= ОТРЫВОК СО СТРАНИЦЫ =
►

Когда прибыли на Восточный вокзал, я помню, глаза разбежались: красивый город, тепло, светло, солнышко. Вышли с вокзала, а что делать дальше – не знаем. Нам написали адрес военкомата, никакого сопровождающего не было. Колька Интаев у нас городской парень был, пошустрее, поэтому был за старшего у нас.
Вышли мы на Московский вокзал где-то часа в 2-3 дня. Нам надо же там садиться было, чтобы доехать до Детского села, до Пушкина. Спросили у какой-то тетки, и она с ленинградской приветливостью повезла нас трамваем на Витебский вокзал. Привезла, рассказала нам все, мы там предъявили документы. Комендант выдал посадочный талон.
Приехали в Пушкин уже после обеда, к вечеру, но еще светло было. У нас написано: «5-й военный городок, город Пушкин, бульвар Киквидзе». Нам подсказали, где это. Дошли. Смотрим: на КПП сидят дневальные. Отвели нас в карантин. Туда приходит Пугачевский – ефрейтор с петлицами и бронзовым треугольником на них, начальник большой. И вот мы там две недели снег чистили, грязь вытаскивали с городка, работали, приводили в порядок. А потом нам говорят, что надо сдавать экзамены за десятилетку. Ну мы тут озадачились: что делать? Вроде по общим дисциплинам сдадим, а вот, например, учебника по истории ВКП(б) мы никогда и не видели. Как бы в программе школьной дисциплина была, но мы-то не изучали ее. А вот так неохота домой возвращаться. Стыдно, понимаешь: поехали и не поступили. Пошли мы в библиотеку, чтобы нам показали учебник. Я посмотрел и думаю: «Что я историю за эти три дня изучу?» Я взял, почитал первую страницу, бросил. А там как раз было написано про отмену крепостного права в 1861 году.
День экзамена. Мы все трое пошли. Сдали все общие дисциплины, а по истории я вытягиваю билет, а там вопрос про отмену крепостного права. Я все и рассказал. А мой сосед, старший батальонный комиссар, удивился, откуда я так хорошо историю знаю. Я ответил, что в школе изучал. Дальше мне вопросы задавать не стали.
Начали нас зачислять. Получилось так, что меня зачислили, а моих товарищей оставили на осенний набор в сентябре. Отправили их домой. А мне так скучно стало без них. Я пошел к начальнику училища полковнику Трунову. Он седой совсем был. Я ему говорю: «Товарищ полковник, ребята мои едут, и я поеду с ними. Давайте меня на октябрь». Он отвечает: «Нет, товарищ Попов, вы хорошо сдали всё. Когда они приедут, вы будете и строем ходить, и песню петь». Так и остался в армии.

◄

= ЗАДАЧИ ДЛЯ РЕШЕНИЯ =
A: Какой вопрос достался рассказчику в билете по истории в воспоминаниях о поступлении в училище?
B: Продолжите воспоминания о поступлении в училище, начав сразу после их последней фразы.

= ИСХОДНЫЕ ДАННЫЕ =
►

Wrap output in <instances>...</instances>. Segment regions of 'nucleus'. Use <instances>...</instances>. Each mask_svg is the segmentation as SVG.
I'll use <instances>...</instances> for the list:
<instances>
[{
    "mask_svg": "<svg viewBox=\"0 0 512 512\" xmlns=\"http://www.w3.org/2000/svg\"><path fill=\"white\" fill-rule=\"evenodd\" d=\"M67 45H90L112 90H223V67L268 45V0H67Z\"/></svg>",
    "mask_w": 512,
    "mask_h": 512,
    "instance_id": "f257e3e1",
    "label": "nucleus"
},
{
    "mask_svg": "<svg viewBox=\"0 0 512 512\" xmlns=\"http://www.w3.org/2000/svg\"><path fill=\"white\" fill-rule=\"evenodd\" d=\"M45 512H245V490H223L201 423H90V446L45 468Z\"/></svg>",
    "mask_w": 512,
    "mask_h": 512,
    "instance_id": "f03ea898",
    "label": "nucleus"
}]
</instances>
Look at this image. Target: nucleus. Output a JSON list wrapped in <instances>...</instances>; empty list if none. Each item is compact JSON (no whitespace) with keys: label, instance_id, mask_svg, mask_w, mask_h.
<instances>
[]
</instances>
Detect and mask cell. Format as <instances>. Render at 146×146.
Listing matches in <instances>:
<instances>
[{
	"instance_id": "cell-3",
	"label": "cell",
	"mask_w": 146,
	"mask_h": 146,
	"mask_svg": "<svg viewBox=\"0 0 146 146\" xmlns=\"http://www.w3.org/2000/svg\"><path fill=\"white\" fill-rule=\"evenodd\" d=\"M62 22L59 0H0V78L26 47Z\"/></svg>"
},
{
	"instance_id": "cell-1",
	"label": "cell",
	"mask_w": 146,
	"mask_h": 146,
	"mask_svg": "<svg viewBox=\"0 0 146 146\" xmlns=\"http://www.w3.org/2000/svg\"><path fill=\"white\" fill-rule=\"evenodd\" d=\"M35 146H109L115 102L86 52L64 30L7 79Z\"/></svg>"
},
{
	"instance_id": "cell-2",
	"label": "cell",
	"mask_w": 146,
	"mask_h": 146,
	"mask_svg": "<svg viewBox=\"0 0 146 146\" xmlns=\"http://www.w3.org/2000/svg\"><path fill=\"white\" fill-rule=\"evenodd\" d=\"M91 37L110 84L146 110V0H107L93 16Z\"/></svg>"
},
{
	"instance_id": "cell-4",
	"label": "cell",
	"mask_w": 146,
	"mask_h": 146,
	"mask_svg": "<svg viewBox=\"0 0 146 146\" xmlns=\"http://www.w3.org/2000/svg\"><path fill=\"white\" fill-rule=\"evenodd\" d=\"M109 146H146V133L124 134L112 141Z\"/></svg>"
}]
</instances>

◄

= ОТВЕТЫ ПО НОМЕРАМ =
A: Вопрос про отмену крепостного права.

B:
Через два месяца война началась. Нас она застала в Красном Селе, оно называлось тогда Красносельский военный округ, где располагались все училища какие существовали в Ленинграде: 1 и 2-е артиллерийское училище, саперное, инженерное, училище связи и наше. Утром в 10 часов утра мы узнали, что немцы вероломно напали на нашу страну. Подняли нас по тревоге, командиром взвода у нас был лейтенант Мележик. Обычно нас часто по учебной тревоге поднимали, мы делали пробежку в три километра, кросс с выкладкой, с винтовкой и к обеду уже были дома. А в этот раз собрали нас под Вороньей горой. Сидим. Обед подошел, кухню привезли. Нас покормили прямо в поле под горой. Вечером подходит часов в пять ужин. Тоже привезли нам туда. Покормили, построили нас и объявили о войне. Не успели сообщить, как мы уже видим, что над Балтийским морем самолеты идут на Ленинград. Аэростаты подняли, пробомбили там. И нас пешком в ночь отправили на границу с Эстонией, в Кингисепп. Под ним развернули в поле, приказали окопы вырыть. Ну вот и началась так война. Мы даже особо не вели никаких разговоров с предположениями – кто победит, а кто нет. Окопы вырыли, ячейки вырыли, караулы полевые выставили.
Прошло, наверное, дней семь, и нас собрали, построили и обратно в Красное Село. Пришли мы, нам говорят и там вырыть ячейки. Вырыли. Просидели дней пять в этих норах. Нас кормили там. Идут самолеты, зенитки стреляют, аэростаты подняты. А училище-то – четыре батальона (мы и три – на зимних квартирах). По логике мы должны были пройти, потом второй батальон, потом третий и так далее.
Потом дней через пять строят нас после обеда. Мы ранцы сложили уже, винтовки у нас забрали. Пошли через поле, а там полевой аэродром был. И вот мы идем строем в четыреста человек и слышим взрывы. Потом команда «Ложись!» (немецкие самолеты на нас пошли). Я как сунулся, а там старая крапива. Я головой в нее и окунулся. Самолеты прошли над нами низко и улетели. Пришли мы в городок, смотрим: те наши роты уже сняли, имущество училища на вокзале. Нас сразу отправили в казарму, а она пустая, постелей нет. Мы на шинелях так поспали ночь. На следующее утро на вокзал, где всех посадили и повезли в Рыбинск. Там вместо трехгодичной программы свернули нас на годичное обучение.
– А Фадина Александра Михайловича помните?
– Не помню. В нашей роте не было его.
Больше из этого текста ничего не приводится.